Long before it was part of the mainstream for women to be scientists, Barbara McClintock was among the few women of science who made their mark. Winner of the Nobel prize in 1981, she was a brilliant geneticist whose discoveries at the Cold Spring Harbor Laboratory would be the basis for spawning entire new fields of research.
On December 7, 1941, McClintock arrived at the Cold Spring Harbor Laboratory complex and began a 50-year tenure that would see her discover "jumping genes," for which she would eventually win a Nobel Prize in Physiology. The daughter of a physician, McClintock was born and raised in Connecticut and majored in biology at Cornell University, receiving a B.S. in 1923, a master’s degree two years later, and, having specialized in cytology, genetics, and zoology, a Ph.D. in 1927.
It was her graduate school studies that would come to occupy her entire professional life: the chromosomal analysis of corn (maize). She used a microscope and a staining technique that allowed her to examine, identify, and describe individual corn chromosomes. Her specialty took her abroad to study in Germany, which was cut short due to the rise of the Nazi regime. She returned to Cornell, but, because of her gender and university policy, was not given a professor position. From here, McClintock moved onto the University of Missouri, which led to yet another brick wall for her being a women, as they would not grant her tenure.

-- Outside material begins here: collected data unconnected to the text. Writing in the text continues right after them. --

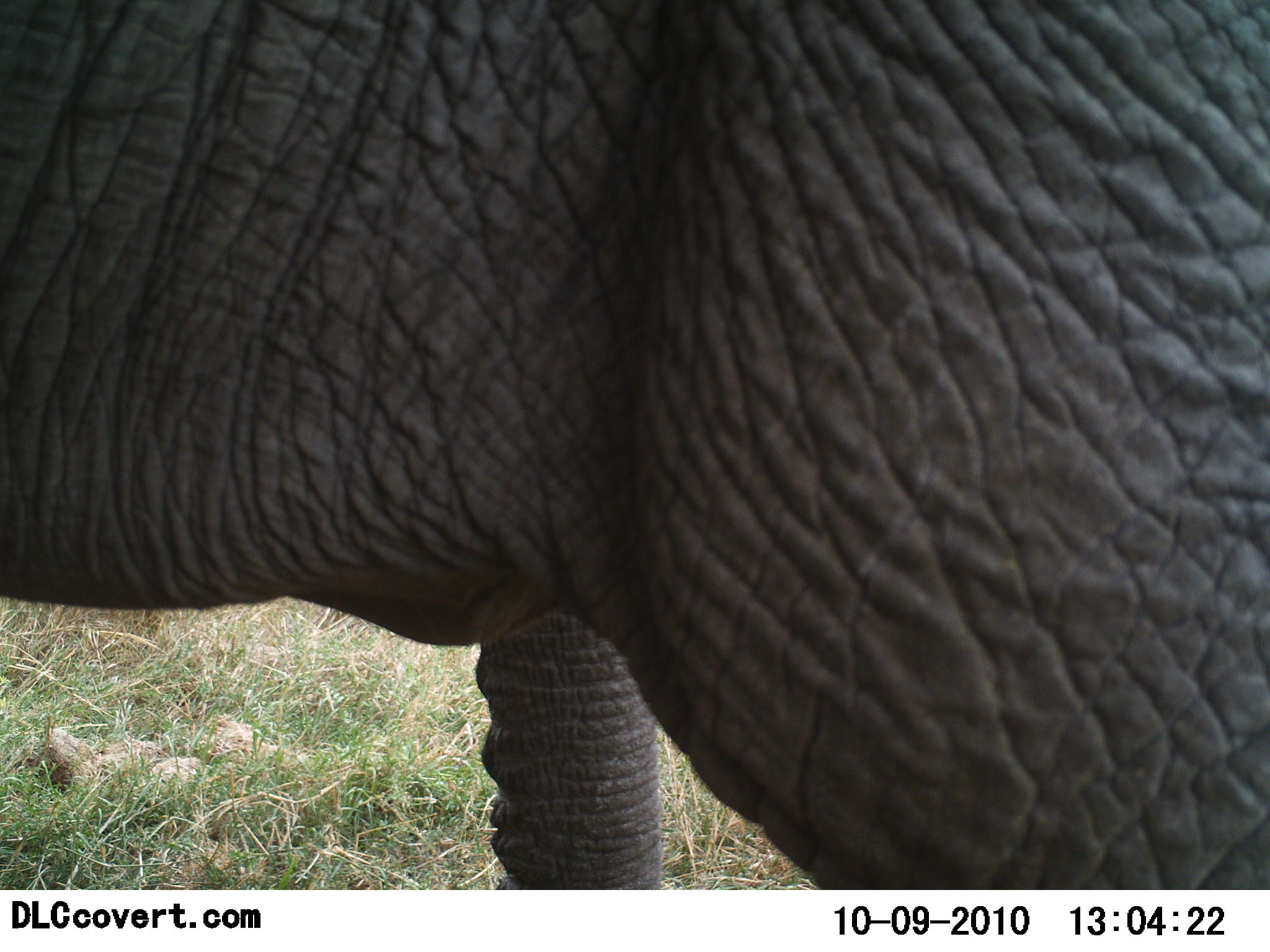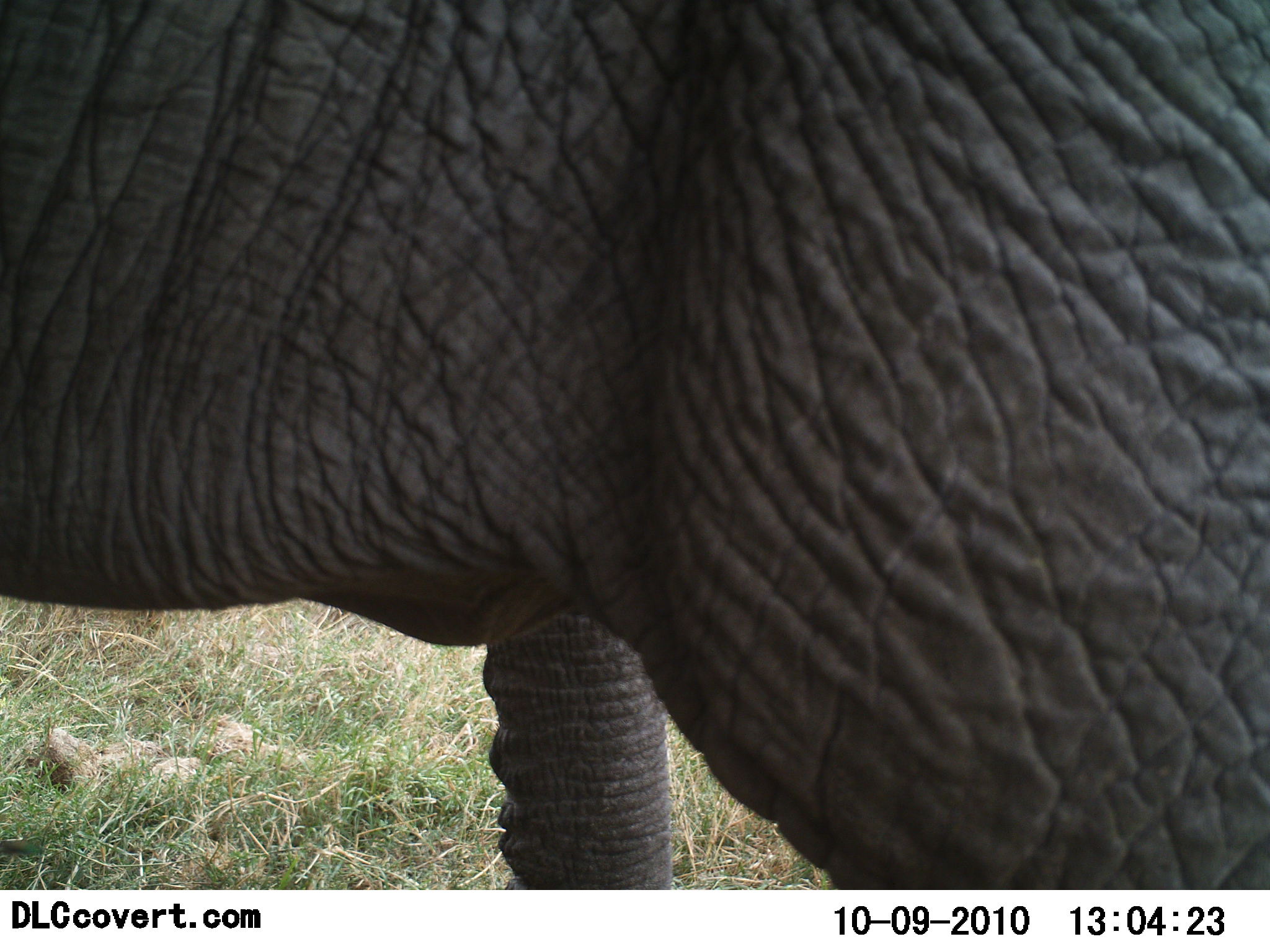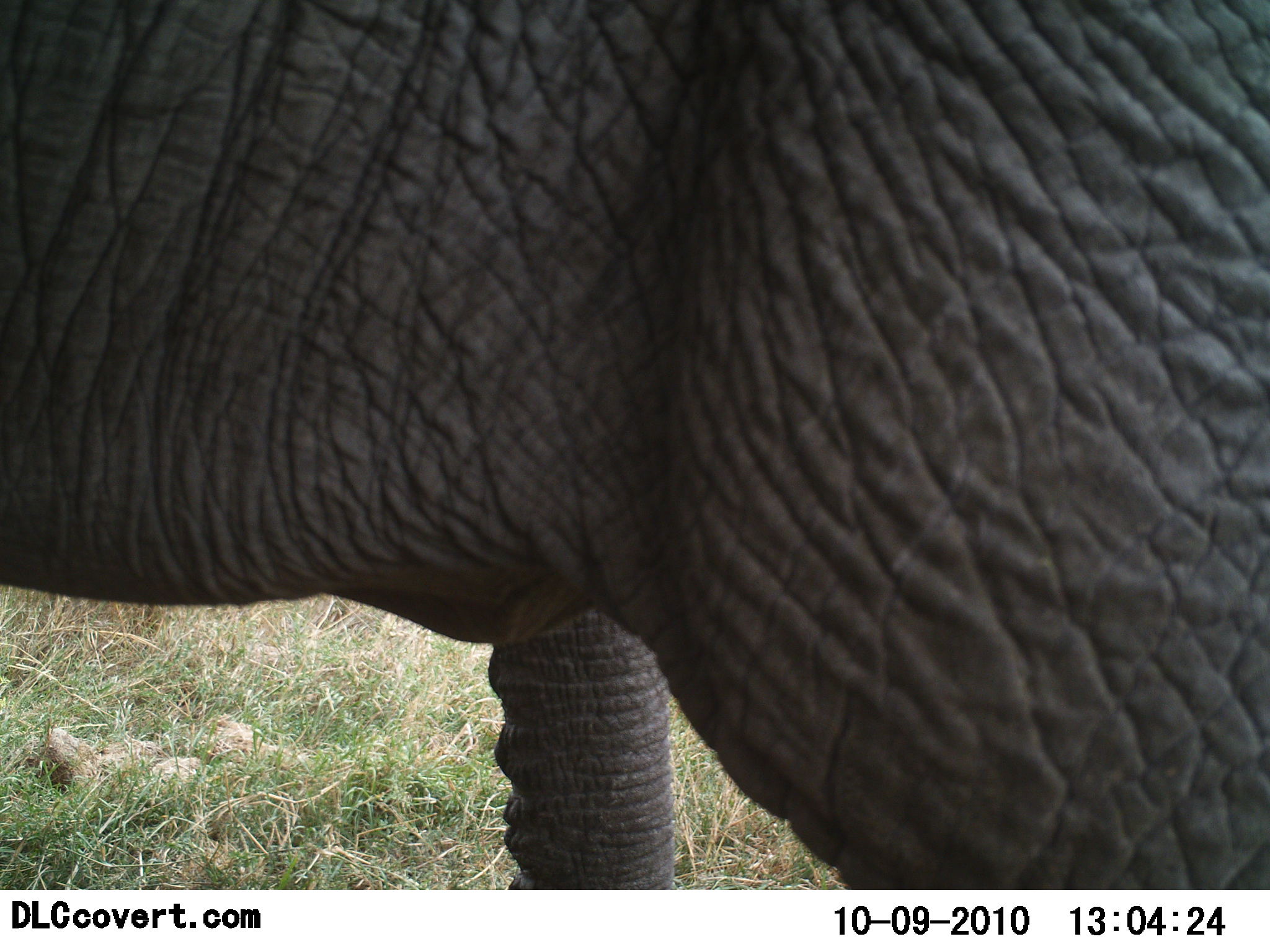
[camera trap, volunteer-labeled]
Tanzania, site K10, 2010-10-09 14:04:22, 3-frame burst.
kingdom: Animalia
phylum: Chordata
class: Mammalia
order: Proboscidea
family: Elephantidae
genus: Loxodonta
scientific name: Loxodonta africana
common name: african bush elephant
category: elephant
Elephant (african bush elephant) (Loxodonta africana), count 1. Behavior (volunteer vote fractions): standing 100%, resting 0%, moving 7%, interacting 0%. Young present (vote fraction): 0%. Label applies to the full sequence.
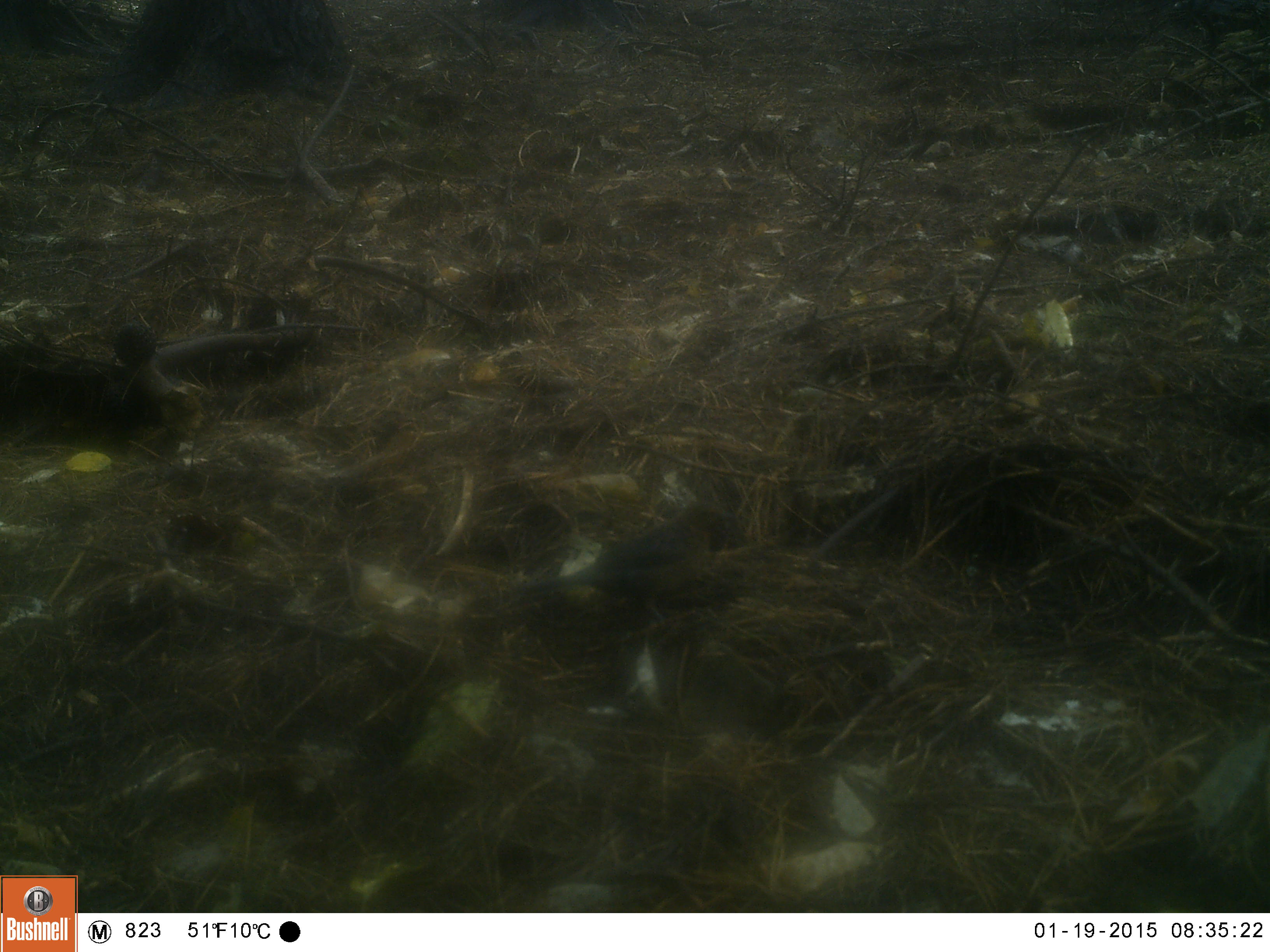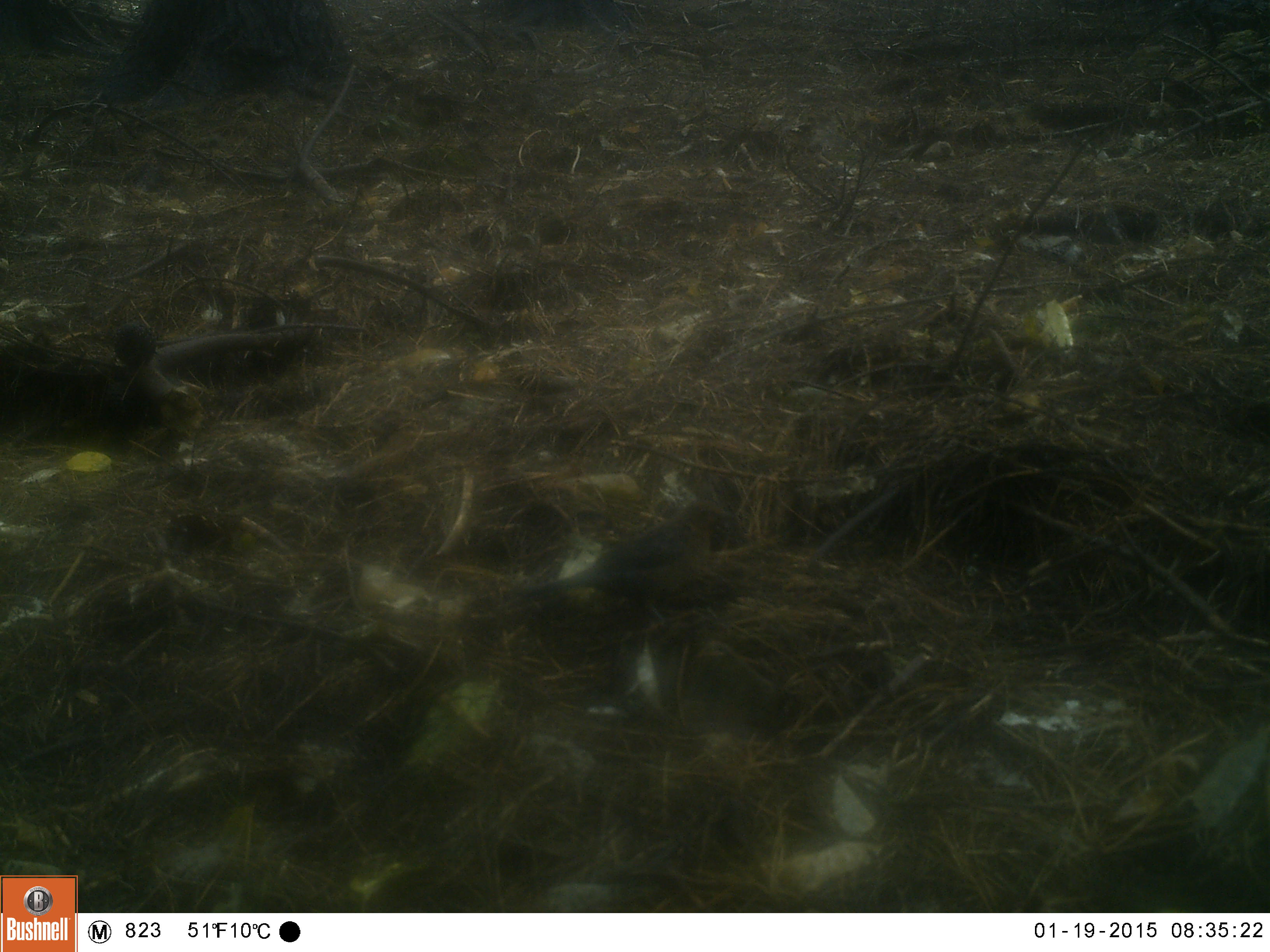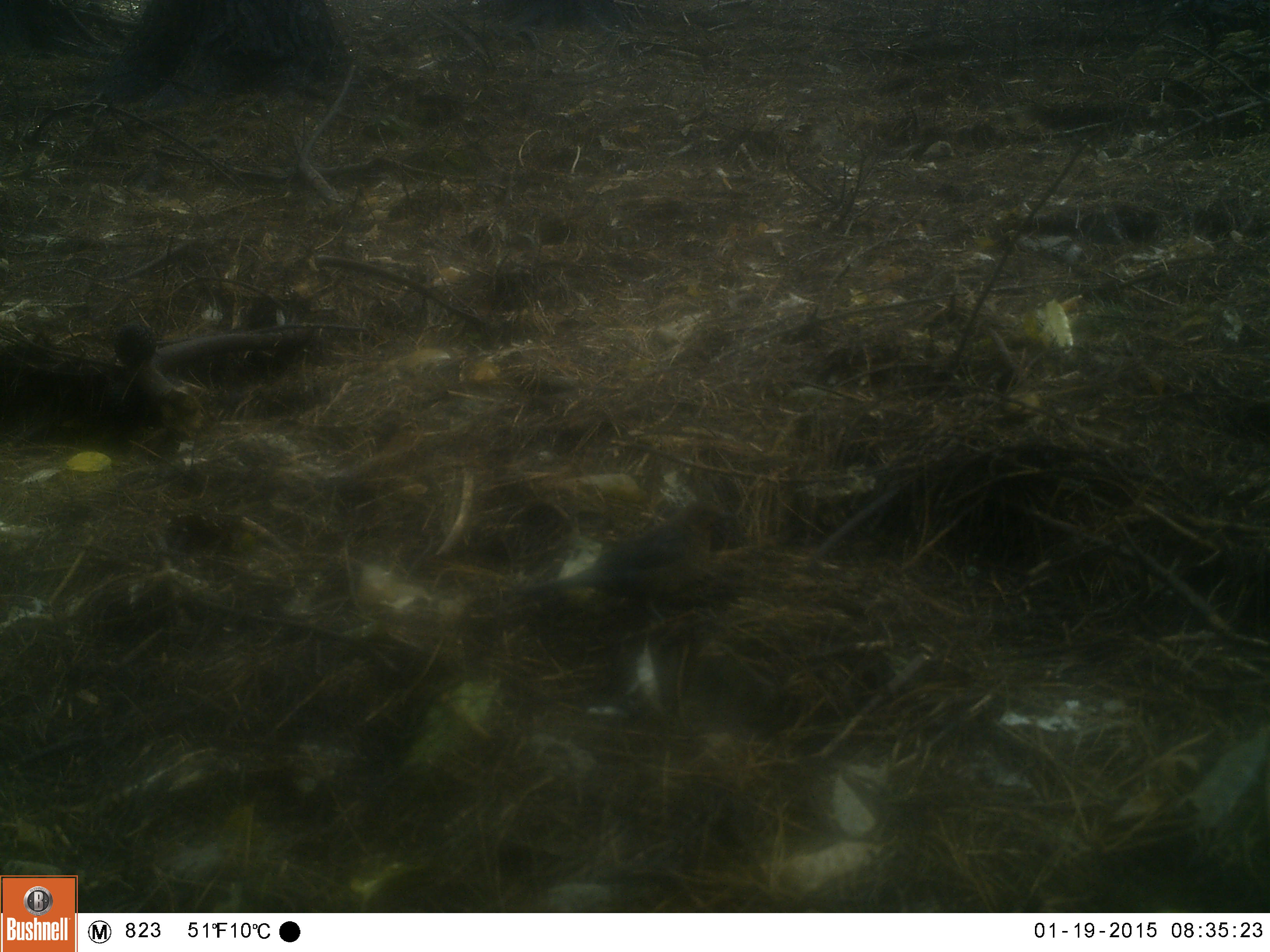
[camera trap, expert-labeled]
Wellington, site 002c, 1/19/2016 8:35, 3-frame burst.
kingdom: Animalia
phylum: Chordata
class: Aves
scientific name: Aves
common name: bird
Bird (Aves).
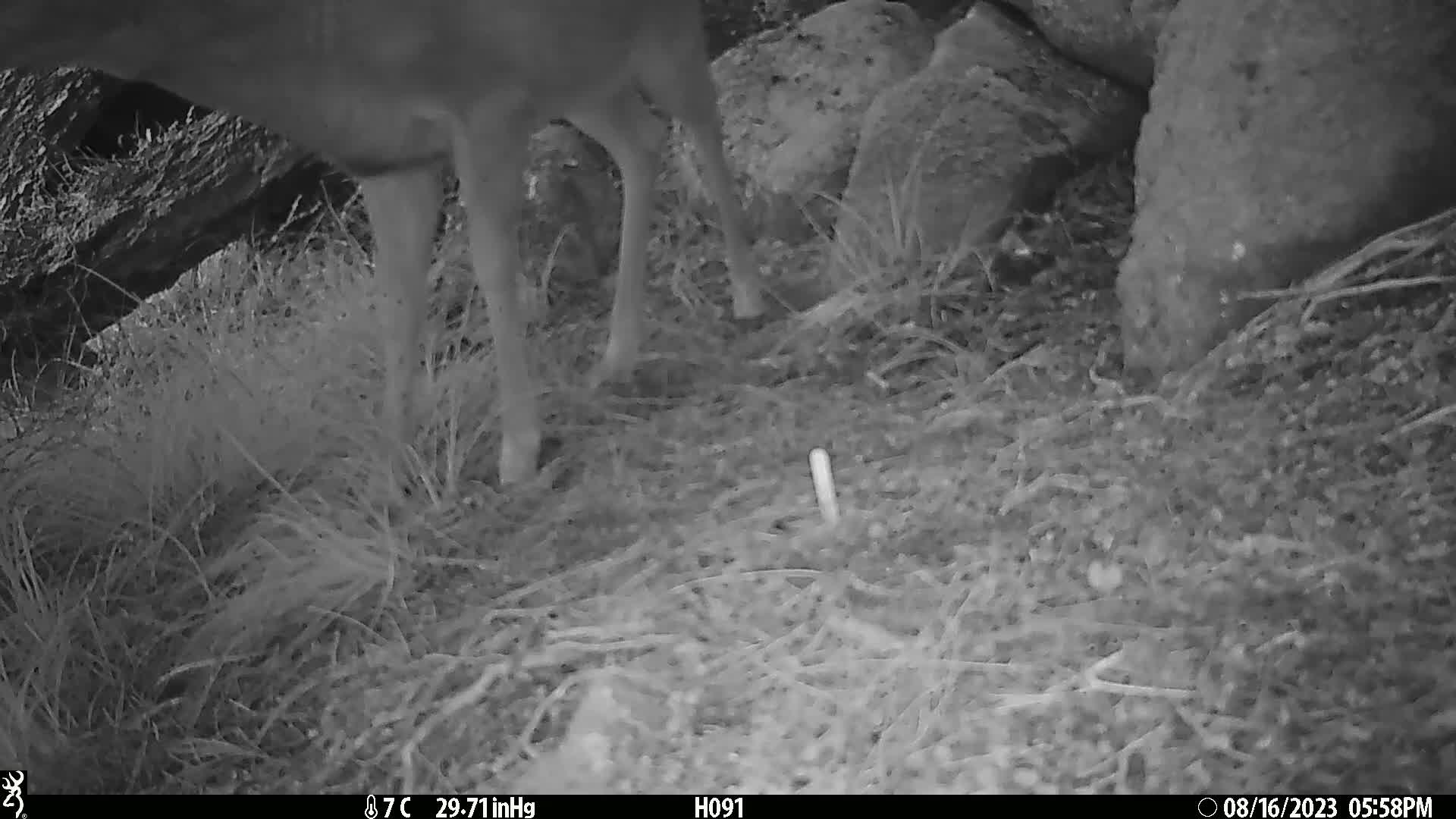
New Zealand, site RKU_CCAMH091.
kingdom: Animalia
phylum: Chordata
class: Mammalia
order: Artiodactyla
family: Cervidae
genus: Odocoileus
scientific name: Odocoileus virginianus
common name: white-tailed deer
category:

Alas, she moved to New York in 1941, to work at the Cold Spring Harbor Laboratory on Long Island, where she spent the rest of her professional life. Continuing her research on multi-colored "Indian corn" McClintock meticulously crossed different strains of corn, and eventually realized that Indian corn's random coloration was produced by a "jumping gene" that turned some kernels red, and others yellow.
The scientific community rejected this theory as a "general" rule of genetics and a disheartened McClintock stopped publishing. However, in the 1970s, new research proved McClintock's findings correct--"jumping genes" were a common genetic occurrence in plants and animals, and in 1983, at the age of 81, Barbara McClintock was awarded the Nobel Prize in Physiology or Medicine.
Genetic Scientist, Nobel Prize Winner
The Cold Spring Harbor Laboratory is located at 1 Bungtown Road in Cold Spring Harbor on Long Island in NY. The public is welcome to tour the Laboratory's grounds.